2017; SAGE Publishing; Volume: 22; Issue: 6 Linguagem: Inglês

10.1177/1074248417702891

1940-4034

Sandrine Lemoine, Katrien Blanchart, Mathieu Souplis, Adrien Lemaître, Damien Legallois, Laurent Coulbault, Christophe Simard, Stéphane Allouche, Jacques H. Abraini, Jean‐Luc Hanouz, René Rouet, Laurent Sallé, Romain Guinamard, Alain Manrique,

Cardiac Arrest and Resuscitation

Background and Purpose: Cardioprotection against ischemia–reperfusion (I/R) damages remains a major concern during prehospital management of acute myocardial infarction. Noble gases have shown beneficial effects in preconditioning studies. Because emergency proceedings in the context of myocardial infarction require postconditioning strategies, we evaluated the effects of argon in such protocols on mammalian cardiac tissue. Experimental Approaches: In rat, cardiac I/R was induced in vivo by transient coronary artery ligature and cardiac functions were evaluated by magnetic resonance imaging. Hypoxia–reoxygenation (H/R)-induced arrhythmias were evaluated in vitro using intracellular microelectrodes on both rat-isolated ventricle and a model of border zone in guinea pig ventricle. Hypoxia–reoxygenation loss of contractile force was assessed in human atrial appendages. In those models, postconditioning was induced by 5 minutes application of argon at the time of reperfusion. Key Results: In the in vivo model, I/R produced left ventricular ejection fraction decrease (24%) and wall motion score increase (36%) which was prevented when argon was applied in postconditioning. In vitro, argon postconditioning abolished H/R-induced arrhythmias such as early after depolarizations, conduction blocks, and reentries. Recovery of contractile force in human atrial appendages after H/R was enhanced in the argon group, increasing from 51% ± 2% in the nonconditioned group to 83% ± 7% in the argon-treated group ( P < .001).
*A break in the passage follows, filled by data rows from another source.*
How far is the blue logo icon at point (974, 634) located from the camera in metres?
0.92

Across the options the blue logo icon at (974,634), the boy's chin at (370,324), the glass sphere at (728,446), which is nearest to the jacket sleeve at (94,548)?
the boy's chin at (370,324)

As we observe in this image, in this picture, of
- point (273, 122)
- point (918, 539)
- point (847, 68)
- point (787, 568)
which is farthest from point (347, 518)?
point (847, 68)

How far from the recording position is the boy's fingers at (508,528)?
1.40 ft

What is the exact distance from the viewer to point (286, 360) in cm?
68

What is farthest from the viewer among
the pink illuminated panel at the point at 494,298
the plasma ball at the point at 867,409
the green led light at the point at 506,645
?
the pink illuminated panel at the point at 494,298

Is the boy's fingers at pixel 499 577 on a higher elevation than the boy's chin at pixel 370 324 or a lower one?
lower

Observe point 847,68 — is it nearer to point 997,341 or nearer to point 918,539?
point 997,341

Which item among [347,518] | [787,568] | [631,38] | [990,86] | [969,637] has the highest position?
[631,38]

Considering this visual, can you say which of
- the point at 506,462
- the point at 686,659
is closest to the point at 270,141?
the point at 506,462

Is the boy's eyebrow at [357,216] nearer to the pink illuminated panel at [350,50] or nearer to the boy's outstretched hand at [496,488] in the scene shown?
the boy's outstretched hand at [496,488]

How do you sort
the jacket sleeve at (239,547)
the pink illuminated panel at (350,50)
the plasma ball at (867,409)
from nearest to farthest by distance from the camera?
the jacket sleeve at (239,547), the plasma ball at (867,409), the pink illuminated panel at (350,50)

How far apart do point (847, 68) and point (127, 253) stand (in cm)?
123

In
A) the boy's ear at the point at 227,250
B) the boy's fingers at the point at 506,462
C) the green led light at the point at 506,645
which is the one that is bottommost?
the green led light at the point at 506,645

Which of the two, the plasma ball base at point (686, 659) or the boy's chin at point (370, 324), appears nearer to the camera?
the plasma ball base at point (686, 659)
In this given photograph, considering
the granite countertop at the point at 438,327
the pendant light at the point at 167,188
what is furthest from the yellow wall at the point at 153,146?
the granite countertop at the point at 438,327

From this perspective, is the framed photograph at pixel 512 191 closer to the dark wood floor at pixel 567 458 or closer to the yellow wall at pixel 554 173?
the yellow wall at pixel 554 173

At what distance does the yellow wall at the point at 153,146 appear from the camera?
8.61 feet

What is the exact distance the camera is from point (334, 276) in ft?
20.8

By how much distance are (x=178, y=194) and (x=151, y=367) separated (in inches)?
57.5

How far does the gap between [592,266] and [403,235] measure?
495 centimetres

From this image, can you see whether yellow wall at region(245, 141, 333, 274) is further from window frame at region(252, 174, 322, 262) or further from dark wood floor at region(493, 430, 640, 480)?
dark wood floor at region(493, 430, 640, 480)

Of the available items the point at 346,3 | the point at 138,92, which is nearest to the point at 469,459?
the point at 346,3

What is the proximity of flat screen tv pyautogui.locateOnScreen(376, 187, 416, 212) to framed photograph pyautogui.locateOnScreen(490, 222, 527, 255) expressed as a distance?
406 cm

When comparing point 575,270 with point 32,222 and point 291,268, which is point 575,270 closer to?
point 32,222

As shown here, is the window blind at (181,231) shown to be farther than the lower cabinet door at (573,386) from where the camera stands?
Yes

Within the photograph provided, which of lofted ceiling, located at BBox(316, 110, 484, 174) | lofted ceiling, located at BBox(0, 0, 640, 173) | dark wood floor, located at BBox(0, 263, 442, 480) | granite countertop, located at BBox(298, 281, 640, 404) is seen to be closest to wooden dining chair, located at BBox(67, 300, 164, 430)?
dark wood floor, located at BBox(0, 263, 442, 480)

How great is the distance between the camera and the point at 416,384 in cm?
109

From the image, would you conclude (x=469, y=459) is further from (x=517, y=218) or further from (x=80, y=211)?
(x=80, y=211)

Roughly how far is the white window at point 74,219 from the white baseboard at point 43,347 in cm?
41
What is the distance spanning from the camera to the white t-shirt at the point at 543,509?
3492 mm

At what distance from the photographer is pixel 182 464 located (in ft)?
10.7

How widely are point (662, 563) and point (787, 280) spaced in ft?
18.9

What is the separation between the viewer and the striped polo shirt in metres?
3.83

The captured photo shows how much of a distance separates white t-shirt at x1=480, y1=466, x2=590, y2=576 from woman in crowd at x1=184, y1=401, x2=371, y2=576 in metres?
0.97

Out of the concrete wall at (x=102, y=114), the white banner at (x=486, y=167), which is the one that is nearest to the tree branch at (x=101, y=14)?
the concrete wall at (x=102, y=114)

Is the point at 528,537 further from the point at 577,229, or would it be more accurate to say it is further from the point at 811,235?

This effect of argon was abolished in the presence of wortmannin and PD98059 which inhibit prosurvival phosphatidylinositol-3-kinase (PI3K)/protein kinase B (Akt) and MEK/extracellular receptor kinase 1/2 (ERK 1/2), respectively, or in the presence of the mitochondrial permeability transition pore opener atractyloside, suggesting the involvement of the reperfusion injury salvage kinase pathway. Conclusion and Implications: Argon has strong cardioprotective properties when applied in conditions of postconditioning and thus appears as a potential therapeutic tool in I/R situations.